§ **Text segment**
Introduction to the Basics of XML

Notes from a lecture I gave on what is XML circa 2000. The discussion on DTD is still valid, but superseded by xml schemas.

  1. Pedantic Overview

    What we will learn today:

    1. Why use XML?

    2. What is a tag?

    3. What is an element?

    4. What does it mean that an XML document is "well formed"?

    5. What does it mean that an XML document is "valid"?

    Disclaimer: These lessons are streamlined to teach how to read and write XML files. The real definition of XML is at http://www.w3.org/TR/REC-xml

  2. Introduction

    XML is an acronym for "eXtensible Markup Language". XML has many advantages over other data formats:

    1. Error checking is done automatically

    2. Data can be shared by many different programs

    3. Extensive programming libraries are available for free

    4. Microsoft is making it the foundation of ".NYET". (Speaker at XMLOne: "If you cut someone at Microsoft, they bleed XML").

  3. Naming

    Names of the basic building blocks of XML, elements and attributes, are restricted by the following rules:

    1. Must be composed only of letters (upper and lower case), numbers, hyphens(-), underscores(_), colons(:),and periods(.)
    2. Must start with a letter, '_', or ':'
    3. Cannot begin with "XML" (lower or uppercase or any combination)

    (Although not formally required, colons are used for namespaces)

    Quiz - which are good names?:
    1. survey1
    2. red car
    3. stoplight4_1
    4. -go
    5. go!
    6. _go
    7. 4me
  4. Start Tags

    A start "Tag" is a name that is prepended with a "<" and appended with ">". For example the paragraph tag, "<p>".

    Note: Tags are case sensitive. <House> is different from <house> or <housE>

    Quiz - which are nice start tags?:
    1. <car>
    2. <Car>
    3. >Car<
    4. <caR>
    5. <test one>
    6. <test_2>
    7. <test3
  5. End Tags

    An end "Tag" is a name that is prepended with a "</" and appended with ">". For example the paragraph end tag, "</p>".

    Quiz - which are nice end tags?:
    1. </car>
    2. <Car/>
    3. >Car<
  6. Elements

    Elements have a start tag, optional content, and an end tag. The end tag is the same as the start except it's prepended with a "/". e.g.,

    <p> I'm an element</p>
    <car>...content...</car>

    In common usage "tag" and "element" are often interchanged, although technically an element is composed of a start tag, content, and an end tag.

§ **Supplied information**
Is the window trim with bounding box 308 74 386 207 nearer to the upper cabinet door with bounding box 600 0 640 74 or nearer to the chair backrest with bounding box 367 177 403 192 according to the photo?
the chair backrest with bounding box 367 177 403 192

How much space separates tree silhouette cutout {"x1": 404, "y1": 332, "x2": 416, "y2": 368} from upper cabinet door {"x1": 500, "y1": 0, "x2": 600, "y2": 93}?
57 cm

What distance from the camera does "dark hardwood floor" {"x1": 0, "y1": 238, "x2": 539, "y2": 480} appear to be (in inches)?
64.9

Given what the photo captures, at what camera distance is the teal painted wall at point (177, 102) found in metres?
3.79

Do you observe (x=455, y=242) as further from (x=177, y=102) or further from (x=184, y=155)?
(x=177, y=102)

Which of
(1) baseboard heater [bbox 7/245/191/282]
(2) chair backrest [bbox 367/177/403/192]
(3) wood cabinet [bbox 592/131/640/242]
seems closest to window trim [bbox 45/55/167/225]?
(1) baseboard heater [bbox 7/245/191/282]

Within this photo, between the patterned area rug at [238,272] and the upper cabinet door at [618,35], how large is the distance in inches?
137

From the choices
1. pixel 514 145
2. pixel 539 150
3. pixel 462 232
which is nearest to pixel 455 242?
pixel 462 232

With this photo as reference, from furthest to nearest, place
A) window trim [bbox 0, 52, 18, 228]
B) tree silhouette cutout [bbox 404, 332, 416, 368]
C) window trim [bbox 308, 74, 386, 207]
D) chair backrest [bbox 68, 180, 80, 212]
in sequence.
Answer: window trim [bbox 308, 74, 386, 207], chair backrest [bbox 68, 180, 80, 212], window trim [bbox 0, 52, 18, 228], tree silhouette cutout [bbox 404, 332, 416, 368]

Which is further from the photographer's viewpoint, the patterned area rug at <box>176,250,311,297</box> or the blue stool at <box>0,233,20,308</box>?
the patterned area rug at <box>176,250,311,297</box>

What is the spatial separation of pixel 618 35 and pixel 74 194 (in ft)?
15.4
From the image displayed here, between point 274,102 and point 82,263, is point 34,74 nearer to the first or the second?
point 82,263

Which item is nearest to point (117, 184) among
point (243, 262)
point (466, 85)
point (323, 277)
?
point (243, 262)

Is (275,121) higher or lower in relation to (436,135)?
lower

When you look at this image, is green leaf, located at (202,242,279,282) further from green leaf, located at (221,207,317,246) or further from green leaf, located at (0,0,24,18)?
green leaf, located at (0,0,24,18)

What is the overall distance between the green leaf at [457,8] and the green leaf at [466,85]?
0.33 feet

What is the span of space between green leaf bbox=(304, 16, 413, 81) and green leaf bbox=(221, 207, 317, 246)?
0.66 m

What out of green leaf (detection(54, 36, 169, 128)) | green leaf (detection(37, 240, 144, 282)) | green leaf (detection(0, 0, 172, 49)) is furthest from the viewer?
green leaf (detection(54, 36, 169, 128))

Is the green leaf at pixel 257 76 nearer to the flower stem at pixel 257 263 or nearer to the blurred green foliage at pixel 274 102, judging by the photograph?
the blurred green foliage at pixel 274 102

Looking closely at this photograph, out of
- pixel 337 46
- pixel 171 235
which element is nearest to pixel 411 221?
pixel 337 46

§ **Task instructions**
[A] Against the XML basics notes, decide whether each statement agrees with the text: (i) XML tags are case sensitive; (ii) an element or attribute name may begin with a hyphen; (iii) colons are formally required for namespaces. For each, answer yes or no and quote the deciding words.
[B] Continue the XML basics notes after their final sentence, keeping the same lecture-outline style.

§ **Task-by-task outputs**
[A]
(i) Yes: "Tags are case sensitive."
(ii) No: "Must start with a letter, '_', or ':'"
(iii) No: "Although not formally required, colons are used for namespaces"

[B]
    If a tag has no content, you have the option to abbreviate the end tag by placing a "/" before the closing ">" in the start tag. For example:

    <br />
    <hr />
    <meta/>
    Quiz - which are nice elements?:
    1. <car>
    2. <art>...contents...</art>
    3. <dna></dna>
    4. <coffee>...contents...</Coffee>
    5. <tea>...contents...<tea/>
    6. <hr/>
    7. </ol>
  7. Element Nesting

    Elements are typically nested inside one another.

    <book name="The Persian Expedition">
       <author name="Xenophon" />
       <chapter title="Persia Awaits">
         <p>It was the spring of the year...</p>
       </chapter>
    </book>

    An important thing to remember is that elements may not overlap:

    The following is incorrect:
    <p> The <em>most <b>important </em> thing </b> is ...
    
  8. Attributes

    "Attributes" are name-value pairs inside start tags. An example is the "border" attribute of the table tag,

     <table border="1">
    

    The general format is

    
     <tag name1="value1" name2="value2" ...  >
    
    General Notes
    1. The attribute must be surrounded by quotes (unlike in HTML)

    2. Either single or double quotes used to surround the attribute value. Single quotes may be embedded inside double quotes and visa versa. But the same type of quote must be used to surround the value.

    3. Most any characters may be placed inside the attribute value except special characters like < and >.

    4. XML purists advocating using very few attributes and putting most information in child elements.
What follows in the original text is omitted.